Satellite imagery provides a unique perspective of things happening on Earth and helps businesses, governments, news organizations, NGOs, and first responders better understand the physical aspects of events taking place around the world to make smarter decisions. Enjoy!
Chinese naval exercises can be seen in stunning detail in the open ocean off Hainan island in the South China Sea.
Development of roads and buildings on a remote island in the Bay of Bengal indicated Bangladeshi officials are preparing the island to house 100,000 Rohingya.
A temporary tent city is built in Tornillo, Texas to house thousands of migrant children.
Just four hours after the Camp Fire in Butte County, California erupted, Planet’s Dove satellites caught some of the first images of the blaze.
The United States, along with France and Britain, launched military strikes on three sites suspected to be part of Syria’s chemical weapons program.
China publishes its coal power-plant usage with a one-year delay. This did not stop Carbon Tracker, a UK-based, non-profit financial think tank, from using satellite imagery to immediately estimate the country’s emissions, fuel stocks, and other commercially important measures.
Damage caused by an earthquake and resulting tsunami in Palu, Indonesia was more wide-spread than what can be seen in a photograph.
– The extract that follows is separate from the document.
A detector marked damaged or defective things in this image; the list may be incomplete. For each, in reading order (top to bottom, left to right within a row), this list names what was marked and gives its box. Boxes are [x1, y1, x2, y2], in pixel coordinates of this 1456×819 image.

Satellite imagery taken three days after the earthquake show the broad impact of the disaster.
Newly erected buildings at a missile facility in the northern suburbs of Pyongyang indicate continued progress in the country’s nuclear and missile program, stated analysts at Middlebury Institute of International Studies (MIIS) at Monterey, California.
Satellite imagery reveals a growing camp with large scale construction of new housing for detainees, parking lots, more guard towers, and a dorm for construction workers.
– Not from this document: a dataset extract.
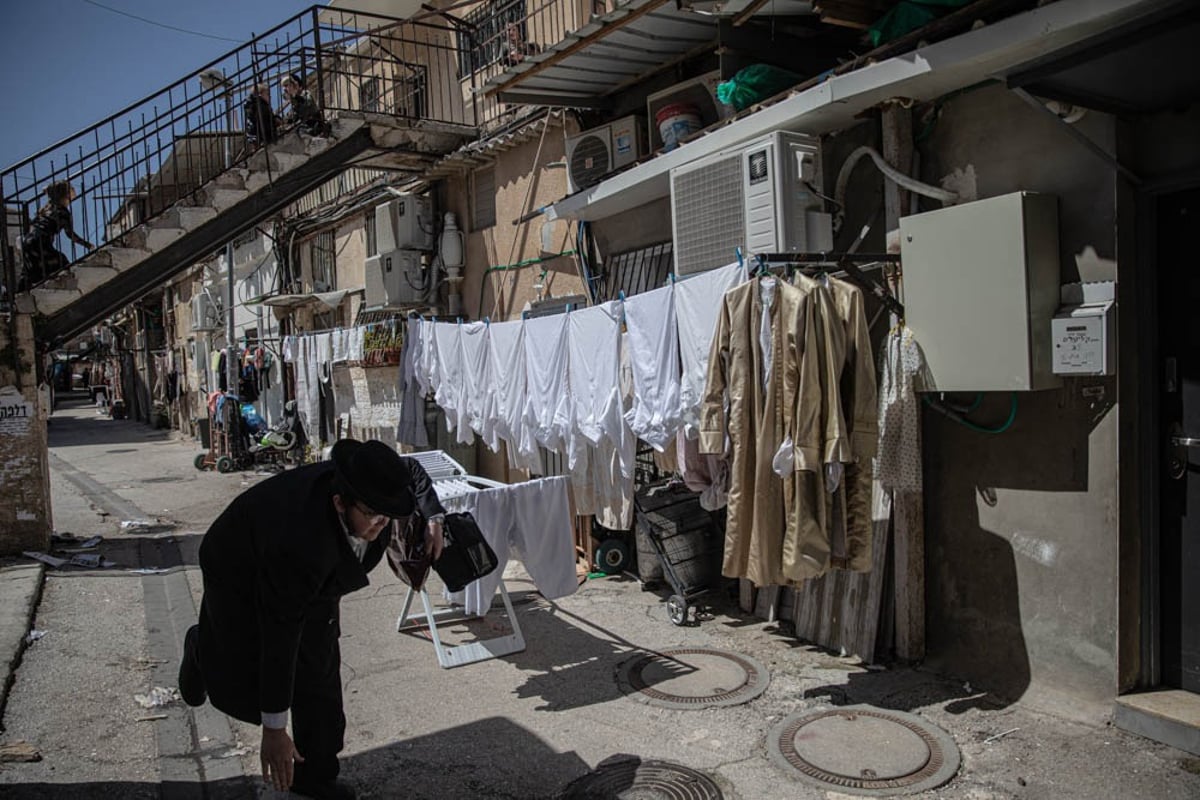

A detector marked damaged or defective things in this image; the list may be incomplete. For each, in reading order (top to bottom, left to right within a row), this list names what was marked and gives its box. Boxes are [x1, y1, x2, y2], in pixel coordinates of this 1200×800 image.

peeling paint wall [0, 314, 51, 556]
California-based analysts at MIIS discovered a secret nuclear facility at a remote Iranian desert site that is believed to be building advanced rocket engines and rocket fuel.
TankerTrackers uses AIS data to track oil flows and estimate the output of key producers such as Iran, Iraq, and Saudi Arabia. When these vessels turn their AIS transponders off, TankerTrackers relies on satellite imagery to monitor clandestine activities.
The explosive eruption of Kilauea Volcano on Hawaii Island unleashed a cloud of hazardous ash 30,000 feet covering the once serene Leilani Estates.